My instant reaction was that all of the prices were very fair, given how beef prices are insane, rent is insane, overhead is insane, etc. The porterhouse for two was $150 and the duck, which can easily feed four, was $195. They also went over the top for our special occasion (my wife’s birthday), and threw in a bunch of desserts on the house!

Bar: 10

This is a beautiful bar. There is seating for eight, but it can get pretty tight if you’re eating a large meal like we did. The bartenders here are the best in the business. Not only are they making cocktails for the whole restaurant, but they are also your servers and waiters, and at the same time making polite and enjoyable conversation with the whole bar as you eat your meal.

The cocktails here are also incredible. The smoked olive martini comes with a show, and it was probably one of the most unique flavored martinis I’ve ever had. Creamy/buttery, smoky, and it came with a trio of stuffed olives (caviar, blue cheese, anchovy).

Specials and Other Meats: 10

There are a ton of specials up and down the menu, from starters like the langoustines, to mains like the citrus wagyu, and mid courses like the caviar and truffle pasta dishes. We had the duck as one of our mains, and this was served with a confit salad as well as a foie gras sausage stuffed into the neck – it was insane! This stole the show for us. We both liked it better than the steak!

The pasta special that we tried was a butter and caviar based sauce, served with a really unique cocks comb pasta. We also tried the langoustines which were a seafood starter special. Both were really great. I liked that the bartender thought we should have some bread with the langoustine sauce, which was sort of like a buttery and spicy ragout.

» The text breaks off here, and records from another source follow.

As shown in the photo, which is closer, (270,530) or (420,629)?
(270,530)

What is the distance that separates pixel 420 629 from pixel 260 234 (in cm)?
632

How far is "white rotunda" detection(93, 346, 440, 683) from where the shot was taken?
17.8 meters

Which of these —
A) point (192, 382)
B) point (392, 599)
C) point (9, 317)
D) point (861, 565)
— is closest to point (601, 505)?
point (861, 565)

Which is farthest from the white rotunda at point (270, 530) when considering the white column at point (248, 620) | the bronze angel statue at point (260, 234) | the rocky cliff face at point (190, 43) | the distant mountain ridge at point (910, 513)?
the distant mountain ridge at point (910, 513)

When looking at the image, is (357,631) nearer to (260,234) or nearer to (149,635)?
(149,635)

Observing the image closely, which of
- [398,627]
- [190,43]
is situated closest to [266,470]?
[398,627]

Apps, Sides & Desserts: 10

We started with the east coast oysters and langoustine special, followed by the potato croquette with caviar, and Spanish artichokes with tarragon emulsion.

For sides, we had the french fries, the brulee corn pot pie, and the truffle and leek creamed spinach. The creamed spinach really stood out as the winner here, but we brought the brulee corn home and it was even better cold from the fridge than it was at the restaurant. It firmed up into a pudding of sorts, and it was incredible!

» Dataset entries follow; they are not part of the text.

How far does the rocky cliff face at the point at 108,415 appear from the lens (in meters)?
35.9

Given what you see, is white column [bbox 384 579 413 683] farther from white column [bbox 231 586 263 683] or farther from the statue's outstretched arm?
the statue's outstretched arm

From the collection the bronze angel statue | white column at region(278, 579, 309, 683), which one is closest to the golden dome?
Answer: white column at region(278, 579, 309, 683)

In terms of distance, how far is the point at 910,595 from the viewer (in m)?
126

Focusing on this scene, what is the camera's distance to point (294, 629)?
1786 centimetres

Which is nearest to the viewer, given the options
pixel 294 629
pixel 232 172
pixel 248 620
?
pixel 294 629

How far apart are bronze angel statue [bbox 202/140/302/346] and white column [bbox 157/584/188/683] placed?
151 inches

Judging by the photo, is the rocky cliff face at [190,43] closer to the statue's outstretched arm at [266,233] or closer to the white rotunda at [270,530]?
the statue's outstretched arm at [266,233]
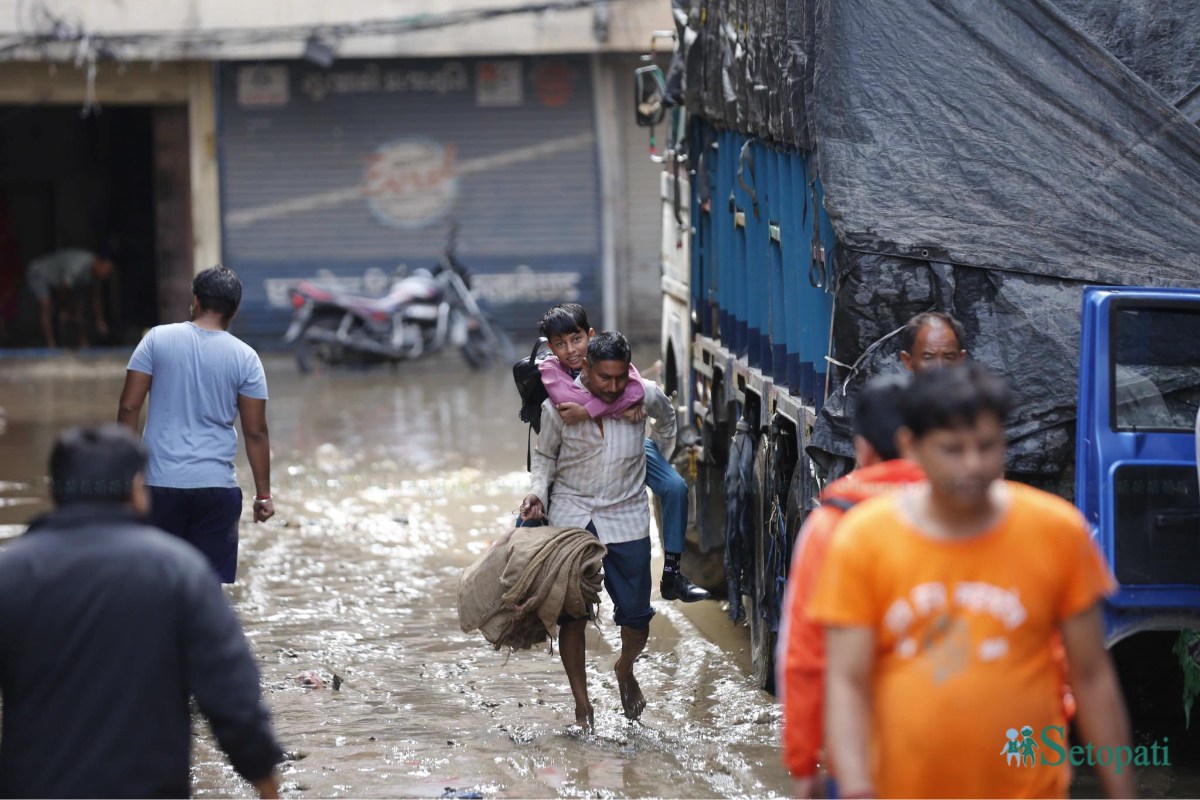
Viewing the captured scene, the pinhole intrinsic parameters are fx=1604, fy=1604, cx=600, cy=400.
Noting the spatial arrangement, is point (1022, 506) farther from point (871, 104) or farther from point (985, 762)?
point (871, 104)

Dessert was a blowout. First was a nice palate cleanser of lemon sorbet, followed by some Szechuan peppercorn and lemongrass dusted pineapple – a nice nod to Ernest Hemmingway, who used to hang out at Chumley’s and brought a pineapple there for the staff to try after returning from his travels (it was a foreign item to them). We also had the cheesecake, which was so good. I almost never enjoy cheesecake at restaurants, because none of the hold a candle to my sister’s. But this one was a killer. We also had a nice graham cracker, bananas foster and cream dessert, as well as mini ice cream sandwiches. Check the video above to see these.

Seafood Selection: 8

The items we tried were great (oysters and langoustines), but I’d like to go back and try more before I give a full review on this category. I’m holding this at an eight in the hope to expand on it further with some main course items.

Service: 10

I need to refer back to the end of the specials section and the entire bar section here, because the bartenders really impressed me. I saw how they remembered returning guests, took notes for improving on special request cocktails, and just overall exhibited the utmost care and professionalism.

Table bread is swapped out for some really nice pickles – a low carb treat! One with wasabi and horseradish, the other with chives.

Ambiance: 10

This is an incredible dining space. As I mentioned above, they really embraced the concept of a roaring 20s steakhouse, made intimate with the railcar aesthetic and actual art deco design elements. Bravo.

I know this place is tough to get into right now, but they just expanded their hours to accommodate walk ins. If you go there at 4pm you can put your name down, and you’ll likely get seated. Go do it!